## Problem to solve
Retrieve every line of the data holding the word "України".

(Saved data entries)
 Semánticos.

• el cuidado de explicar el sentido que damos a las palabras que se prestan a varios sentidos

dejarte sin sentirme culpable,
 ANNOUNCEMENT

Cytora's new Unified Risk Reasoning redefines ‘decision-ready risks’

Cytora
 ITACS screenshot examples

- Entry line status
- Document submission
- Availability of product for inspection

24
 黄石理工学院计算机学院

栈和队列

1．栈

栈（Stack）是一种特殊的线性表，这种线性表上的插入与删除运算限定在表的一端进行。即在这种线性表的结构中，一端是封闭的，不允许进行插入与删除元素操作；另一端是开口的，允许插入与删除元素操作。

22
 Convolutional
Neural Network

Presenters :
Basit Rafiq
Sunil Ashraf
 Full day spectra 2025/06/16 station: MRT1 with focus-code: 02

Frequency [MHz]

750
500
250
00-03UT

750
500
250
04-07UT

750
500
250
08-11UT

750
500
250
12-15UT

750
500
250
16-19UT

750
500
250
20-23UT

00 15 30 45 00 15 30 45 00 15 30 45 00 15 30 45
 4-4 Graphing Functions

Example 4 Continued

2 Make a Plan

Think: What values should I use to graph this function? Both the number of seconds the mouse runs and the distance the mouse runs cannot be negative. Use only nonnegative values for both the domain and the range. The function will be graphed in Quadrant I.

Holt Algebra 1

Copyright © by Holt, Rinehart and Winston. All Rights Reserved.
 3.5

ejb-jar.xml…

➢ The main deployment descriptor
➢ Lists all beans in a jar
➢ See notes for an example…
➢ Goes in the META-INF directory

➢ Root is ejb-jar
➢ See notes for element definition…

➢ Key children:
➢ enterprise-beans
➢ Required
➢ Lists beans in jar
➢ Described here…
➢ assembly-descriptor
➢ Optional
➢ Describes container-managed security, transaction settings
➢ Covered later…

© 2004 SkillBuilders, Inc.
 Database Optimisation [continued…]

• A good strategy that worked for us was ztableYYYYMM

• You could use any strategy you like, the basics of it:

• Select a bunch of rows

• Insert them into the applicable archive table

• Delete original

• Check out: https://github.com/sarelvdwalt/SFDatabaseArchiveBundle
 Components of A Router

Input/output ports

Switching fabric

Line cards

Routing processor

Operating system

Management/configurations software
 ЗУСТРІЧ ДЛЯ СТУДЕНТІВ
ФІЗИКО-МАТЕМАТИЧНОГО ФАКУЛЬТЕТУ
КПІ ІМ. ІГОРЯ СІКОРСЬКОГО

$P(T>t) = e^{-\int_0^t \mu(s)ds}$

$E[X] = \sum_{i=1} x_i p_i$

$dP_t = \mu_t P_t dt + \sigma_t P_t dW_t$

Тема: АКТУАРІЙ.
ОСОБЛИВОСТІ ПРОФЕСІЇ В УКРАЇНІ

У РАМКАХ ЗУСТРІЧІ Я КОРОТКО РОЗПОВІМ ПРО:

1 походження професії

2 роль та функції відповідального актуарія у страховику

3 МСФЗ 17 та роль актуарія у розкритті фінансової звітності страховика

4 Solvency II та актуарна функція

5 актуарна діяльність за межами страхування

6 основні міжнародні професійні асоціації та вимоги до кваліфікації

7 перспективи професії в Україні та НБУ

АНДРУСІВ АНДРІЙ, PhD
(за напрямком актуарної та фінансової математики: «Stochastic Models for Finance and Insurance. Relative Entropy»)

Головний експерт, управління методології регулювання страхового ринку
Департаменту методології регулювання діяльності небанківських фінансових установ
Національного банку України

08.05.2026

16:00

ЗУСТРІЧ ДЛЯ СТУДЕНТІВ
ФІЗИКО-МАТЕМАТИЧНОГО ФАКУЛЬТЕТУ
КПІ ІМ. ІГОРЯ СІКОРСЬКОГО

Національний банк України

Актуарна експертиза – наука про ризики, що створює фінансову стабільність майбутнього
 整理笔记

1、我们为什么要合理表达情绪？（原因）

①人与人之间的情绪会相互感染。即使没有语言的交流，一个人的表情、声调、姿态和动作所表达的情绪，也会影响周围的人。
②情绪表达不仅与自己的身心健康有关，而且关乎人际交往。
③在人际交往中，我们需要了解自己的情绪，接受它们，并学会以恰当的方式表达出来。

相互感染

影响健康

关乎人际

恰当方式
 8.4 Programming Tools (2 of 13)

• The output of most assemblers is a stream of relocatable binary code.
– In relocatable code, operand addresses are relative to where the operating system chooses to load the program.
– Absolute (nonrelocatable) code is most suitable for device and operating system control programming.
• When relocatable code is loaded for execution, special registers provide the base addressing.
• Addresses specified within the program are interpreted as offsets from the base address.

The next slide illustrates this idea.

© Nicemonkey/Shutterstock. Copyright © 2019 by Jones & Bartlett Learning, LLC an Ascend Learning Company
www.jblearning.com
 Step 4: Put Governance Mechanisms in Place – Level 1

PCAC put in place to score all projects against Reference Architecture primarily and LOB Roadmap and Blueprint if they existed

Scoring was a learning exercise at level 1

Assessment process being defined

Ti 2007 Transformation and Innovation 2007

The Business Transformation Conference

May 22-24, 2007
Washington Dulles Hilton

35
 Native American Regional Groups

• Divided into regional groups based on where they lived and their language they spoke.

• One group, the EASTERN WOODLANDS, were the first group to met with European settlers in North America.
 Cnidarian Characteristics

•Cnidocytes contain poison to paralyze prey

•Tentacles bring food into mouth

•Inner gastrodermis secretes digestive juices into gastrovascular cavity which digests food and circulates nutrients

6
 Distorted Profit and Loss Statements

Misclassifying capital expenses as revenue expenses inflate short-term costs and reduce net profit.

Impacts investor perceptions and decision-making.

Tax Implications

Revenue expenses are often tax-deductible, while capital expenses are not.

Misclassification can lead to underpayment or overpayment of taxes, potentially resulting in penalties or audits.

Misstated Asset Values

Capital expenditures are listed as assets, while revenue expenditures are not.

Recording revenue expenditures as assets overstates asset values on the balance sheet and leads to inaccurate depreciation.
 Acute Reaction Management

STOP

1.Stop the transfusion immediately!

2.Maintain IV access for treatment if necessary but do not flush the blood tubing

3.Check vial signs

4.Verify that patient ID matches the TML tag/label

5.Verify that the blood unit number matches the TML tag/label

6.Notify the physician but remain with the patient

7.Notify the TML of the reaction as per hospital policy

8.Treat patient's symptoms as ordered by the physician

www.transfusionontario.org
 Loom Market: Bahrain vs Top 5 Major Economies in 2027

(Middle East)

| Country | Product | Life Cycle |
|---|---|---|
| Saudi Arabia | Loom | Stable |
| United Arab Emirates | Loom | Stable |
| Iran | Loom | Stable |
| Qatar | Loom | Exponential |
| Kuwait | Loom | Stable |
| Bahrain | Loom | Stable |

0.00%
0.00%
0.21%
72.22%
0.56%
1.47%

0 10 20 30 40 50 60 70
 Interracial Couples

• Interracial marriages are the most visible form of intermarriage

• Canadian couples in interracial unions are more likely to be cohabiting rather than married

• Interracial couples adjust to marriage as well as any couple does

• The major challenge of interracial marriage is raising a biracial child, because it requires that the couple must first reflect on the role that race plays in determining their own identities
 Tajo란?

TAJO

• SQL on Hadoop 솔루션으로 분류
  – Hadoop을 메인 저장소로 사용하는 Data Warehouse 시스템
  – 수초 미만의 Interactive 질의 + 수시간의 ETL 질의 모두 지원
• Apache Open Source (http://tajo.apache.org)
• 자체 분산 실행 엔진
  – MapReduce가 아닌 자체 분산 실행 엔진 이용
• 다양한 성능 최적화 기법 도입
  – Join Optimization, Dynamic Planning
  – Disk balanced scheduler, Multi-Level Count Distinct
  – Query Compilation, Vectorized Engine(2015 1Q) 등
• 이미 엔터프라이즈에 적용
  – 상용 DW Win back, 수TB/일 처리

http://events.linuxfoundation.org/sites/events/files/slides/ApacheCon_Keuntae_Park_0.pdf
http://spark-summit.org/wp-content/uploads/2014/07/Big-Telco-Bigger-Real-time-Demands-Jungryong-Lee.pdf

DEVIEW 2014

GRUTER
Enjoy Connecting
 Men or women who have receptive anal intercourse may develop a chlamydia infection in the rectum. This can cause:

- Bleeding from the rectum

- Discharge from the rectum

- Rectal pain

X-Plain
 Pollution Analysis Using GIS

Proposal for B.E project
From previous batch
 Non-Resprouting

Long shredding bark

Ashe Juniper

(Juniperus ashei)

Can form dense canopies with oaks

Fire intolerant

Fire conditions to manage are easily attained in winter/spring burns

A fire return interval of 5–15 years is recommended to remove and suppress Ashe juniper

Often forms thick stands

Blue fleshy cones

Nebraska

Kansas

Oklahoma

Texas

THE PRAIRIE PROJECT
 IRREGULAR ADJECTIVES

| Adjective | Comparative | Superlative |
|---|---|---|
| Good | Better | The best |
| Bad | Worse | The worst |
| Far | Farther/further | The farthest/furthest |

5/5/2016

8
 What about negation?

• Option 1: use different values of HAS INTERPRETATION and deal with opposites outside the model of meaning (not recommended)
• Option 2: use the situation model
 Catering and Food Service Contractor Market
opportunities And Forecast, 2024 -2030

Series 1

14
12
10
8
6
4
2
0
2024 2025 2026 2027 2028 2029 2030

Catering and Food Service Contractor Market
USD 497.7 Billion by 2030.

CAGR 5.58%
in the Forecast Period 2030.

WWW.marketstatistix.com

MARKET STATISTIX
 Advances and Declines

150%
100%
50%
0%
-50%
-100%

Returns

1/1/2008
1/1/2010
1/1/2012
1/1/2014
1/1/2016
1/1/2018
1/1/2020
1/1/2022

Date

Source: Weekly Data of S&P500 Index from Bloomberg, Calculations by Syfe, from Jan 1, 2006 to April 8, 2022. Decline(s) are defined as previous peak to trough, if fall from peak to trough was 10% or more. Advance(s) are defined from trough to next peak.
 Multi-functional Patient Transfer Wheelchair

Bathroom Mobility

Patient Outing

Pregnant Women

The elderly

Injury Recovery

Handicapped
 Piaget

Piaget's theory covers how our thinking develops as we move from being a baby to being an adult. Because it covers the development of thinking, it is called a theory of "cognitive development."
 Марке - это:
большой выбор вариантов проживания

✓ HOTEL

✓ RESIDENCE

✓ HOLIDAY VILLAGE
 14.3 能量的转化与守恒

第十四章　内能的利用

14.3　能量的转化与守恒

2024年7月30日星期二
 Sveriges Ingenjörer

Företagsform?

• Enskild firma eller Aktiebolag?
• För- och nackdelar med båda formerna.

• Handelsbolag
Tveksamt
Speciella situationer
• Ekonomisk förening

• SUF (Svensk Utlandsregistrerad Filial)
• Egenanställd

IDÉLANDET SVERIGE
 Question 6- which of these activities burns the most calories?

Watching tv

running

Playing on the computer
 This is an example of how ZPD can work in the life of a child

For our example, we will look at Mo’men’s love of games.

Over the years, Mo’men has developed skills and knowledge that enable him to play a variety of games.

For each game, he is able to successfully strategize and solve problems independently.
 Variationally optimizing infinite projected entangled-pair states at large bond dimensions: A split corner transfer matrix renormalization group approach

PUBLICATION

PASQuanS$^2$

## Output
Національного банку України
Національний банк України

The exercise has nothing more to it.